Die Grundschule Bad Münder hat einen eigenen Podcast ins Leben gerufen. In dem Podcast Literafrosch – Frau Lindgrens Büchermagazin dürfen die Kinder Geschichten vorlesen, selbst verfassen und einsprechen. Eine spielerische Art selbst aktiv zu werden und medienkompetent die Zukunft zu gestalten.
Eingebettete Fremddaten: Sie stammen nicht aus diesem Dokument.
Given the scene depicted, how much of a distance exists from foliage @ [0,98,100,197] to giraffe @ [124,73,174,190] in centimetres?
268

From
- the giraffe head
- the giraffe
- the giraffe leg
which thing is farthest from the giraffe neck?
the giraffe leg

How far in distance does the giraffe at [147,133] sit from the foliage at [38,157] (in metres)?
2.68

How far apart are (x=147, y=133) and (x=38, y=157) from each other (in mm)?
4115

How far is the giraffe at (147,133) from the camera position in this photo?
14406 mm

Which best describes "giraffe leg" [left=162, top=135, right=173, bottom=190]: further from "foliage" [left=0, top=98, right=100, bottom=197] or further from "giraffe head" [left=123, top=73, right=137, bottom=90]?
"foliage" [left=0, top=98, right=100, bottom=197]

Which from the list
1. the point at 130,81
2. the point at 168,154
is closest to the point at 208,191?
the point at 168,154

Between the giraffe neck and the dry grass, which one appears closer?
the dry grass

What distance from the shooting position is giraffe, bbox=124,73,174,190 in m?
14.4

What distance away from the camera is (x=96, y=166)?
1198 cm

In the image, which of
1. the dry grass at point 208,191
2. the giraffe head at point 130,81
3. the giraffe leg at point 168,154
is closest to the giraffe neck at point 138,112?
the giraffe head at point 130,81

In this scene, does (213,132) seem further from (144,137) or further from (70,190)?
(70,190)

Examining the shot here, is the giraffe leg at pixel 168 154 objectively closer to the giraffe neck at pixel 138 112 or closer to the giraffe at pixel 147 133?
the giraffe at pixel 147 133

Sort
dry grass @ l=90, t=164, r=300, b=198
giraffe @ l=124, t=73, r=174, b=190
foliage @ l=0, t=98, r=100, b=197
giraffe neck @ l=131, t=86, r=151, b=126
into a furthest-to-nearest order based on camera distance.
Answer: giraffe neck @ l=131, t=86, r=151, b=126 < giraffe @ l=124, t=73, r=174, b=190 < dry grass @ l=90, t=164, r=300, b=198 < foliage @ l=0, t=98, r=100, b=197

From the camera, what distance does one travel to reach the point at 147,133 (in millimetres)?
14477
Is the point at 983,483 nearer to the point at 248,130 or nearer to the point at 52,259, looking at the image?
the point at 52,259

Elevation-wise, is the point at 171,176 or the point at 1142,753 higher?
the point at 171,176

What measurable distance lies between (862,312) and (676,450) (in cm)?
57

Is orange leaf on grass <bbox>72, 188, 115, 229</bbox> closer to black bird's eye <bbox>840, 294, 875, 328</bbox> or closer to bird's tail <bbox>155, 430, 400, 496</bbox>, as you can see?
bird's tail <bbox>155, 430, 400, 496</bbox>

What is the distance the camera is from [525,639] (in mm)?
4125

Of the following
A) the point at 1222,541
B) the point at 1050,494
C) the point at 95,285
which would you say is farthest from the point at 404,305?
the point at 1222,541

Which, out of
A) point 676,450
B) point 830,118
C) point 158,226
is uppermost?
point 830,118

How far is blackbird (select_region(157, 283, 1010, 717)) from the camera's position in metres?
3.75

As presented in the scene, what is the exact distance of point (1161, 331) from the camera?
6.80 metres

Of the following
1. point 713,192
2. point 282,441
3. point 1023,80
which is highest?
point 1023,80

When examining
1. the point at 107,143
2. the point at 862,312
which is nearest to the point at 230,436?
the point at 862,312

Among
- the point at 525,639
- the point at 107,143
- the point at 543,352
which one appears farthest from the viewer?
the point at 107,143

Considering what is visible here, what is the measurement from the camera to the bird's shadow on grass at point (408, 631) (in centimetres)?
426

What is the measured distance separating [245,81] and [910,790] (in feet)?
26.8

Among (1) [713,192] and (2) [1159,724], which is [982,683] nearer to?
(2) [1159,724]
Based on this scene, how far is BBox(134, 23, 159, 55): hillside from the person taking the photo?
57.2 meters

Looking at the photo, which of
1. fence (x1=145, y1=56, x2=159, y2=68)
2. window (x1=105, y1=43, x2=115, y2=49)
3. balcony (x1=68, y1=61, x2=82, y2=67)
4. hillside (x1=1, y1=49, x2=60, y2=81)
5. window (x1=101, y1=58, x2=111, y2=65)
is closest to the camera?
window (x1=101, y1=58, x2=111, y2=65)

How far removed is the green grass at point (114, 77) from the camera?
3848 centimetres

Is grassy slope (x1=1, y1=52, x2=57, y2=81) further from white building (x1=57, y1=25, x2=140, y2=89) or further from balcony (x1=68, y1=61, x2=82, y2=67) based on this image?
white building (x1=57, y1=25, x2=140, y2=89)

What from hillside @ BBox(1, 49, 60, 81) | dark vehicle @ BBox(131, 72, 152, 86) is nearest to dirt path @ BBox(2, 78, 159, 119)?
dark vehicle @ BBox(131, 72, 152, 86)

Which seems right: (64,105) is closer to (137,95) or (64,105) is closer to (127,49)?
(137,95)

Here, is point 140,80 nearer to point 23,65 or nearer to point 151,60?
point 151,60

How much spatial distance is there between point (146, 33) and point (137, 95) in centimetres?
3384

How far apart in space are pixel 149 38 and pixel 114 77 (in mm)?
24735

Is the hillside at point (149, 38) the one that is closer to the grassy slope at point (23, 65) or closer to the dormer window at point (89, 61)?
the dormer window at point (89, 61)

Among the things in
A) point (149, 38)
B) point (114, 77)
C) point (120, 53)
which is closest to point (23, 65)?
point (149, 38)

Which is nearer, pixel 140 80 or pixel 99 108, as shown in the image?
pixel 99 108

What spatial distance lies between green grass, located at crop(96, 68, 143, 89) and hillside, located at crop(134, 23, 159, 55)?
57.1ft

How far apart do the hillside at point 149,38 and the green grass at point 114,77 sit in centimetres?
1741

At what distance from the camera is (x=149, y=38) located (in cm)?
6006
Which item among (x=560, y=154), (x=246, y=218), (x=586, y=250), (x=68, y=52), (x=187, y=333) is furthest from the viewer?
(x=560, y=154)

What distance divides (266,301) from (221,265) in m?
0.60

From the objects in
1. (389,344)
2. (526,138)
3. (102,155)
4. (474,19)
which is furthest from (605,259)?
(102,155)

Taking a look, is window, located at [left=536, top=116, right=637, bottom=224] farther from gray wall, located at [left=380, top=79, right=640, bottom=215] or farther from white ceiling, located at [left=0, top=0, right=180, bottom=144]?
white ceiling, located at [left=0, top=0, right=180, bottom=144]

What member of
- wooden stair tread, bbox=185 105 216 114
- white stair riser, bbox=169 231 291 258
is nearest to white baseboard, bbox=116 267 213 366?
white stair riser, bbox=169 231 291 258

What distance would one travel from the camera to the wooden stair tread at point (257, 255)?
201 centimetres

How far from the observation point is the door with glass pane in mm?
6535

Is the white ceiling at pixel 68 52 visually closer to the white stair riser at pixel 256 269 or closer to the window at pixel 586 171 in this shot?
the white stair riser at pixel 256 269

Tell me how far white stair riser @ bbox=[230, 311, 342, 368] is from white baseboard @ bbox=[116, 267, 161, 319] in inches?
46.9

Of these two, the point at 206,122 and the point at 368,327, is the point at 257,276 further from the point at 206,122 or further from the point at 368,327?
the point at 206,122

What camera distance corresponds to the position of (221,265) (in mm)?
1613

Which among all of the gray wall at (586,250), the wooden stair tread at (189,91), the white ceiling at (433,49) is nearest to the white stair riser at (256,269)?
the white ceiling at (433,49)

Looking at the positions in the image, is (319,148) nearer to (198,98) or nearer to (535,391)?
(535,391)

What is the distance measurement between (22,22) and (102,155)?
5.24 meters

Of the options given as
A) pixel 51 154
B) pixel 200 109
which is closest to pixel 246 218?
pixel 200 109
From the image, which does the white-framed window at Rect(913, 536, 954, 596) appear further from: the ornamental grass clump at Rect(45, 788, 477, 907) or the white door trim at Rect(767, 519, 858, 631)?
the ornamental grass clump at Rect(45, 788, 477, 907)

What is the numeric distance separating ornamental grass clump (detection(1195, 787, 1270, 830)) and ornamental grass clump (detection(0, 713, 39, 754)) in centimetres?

Diese Veranstaltung hat mir die Wichtigkeit des Lesens und vor allem des Vorlesens ins Gedächtnis gerufen. Als privilegierter Mensch ist einem das Ausmaß der Ungerechtigkeit und vor allem Ungleichheit oft nicht präsent. Umso wichtiger finde ich es, die Augen zu öffnen, hinzusehen und aktiv zu werden.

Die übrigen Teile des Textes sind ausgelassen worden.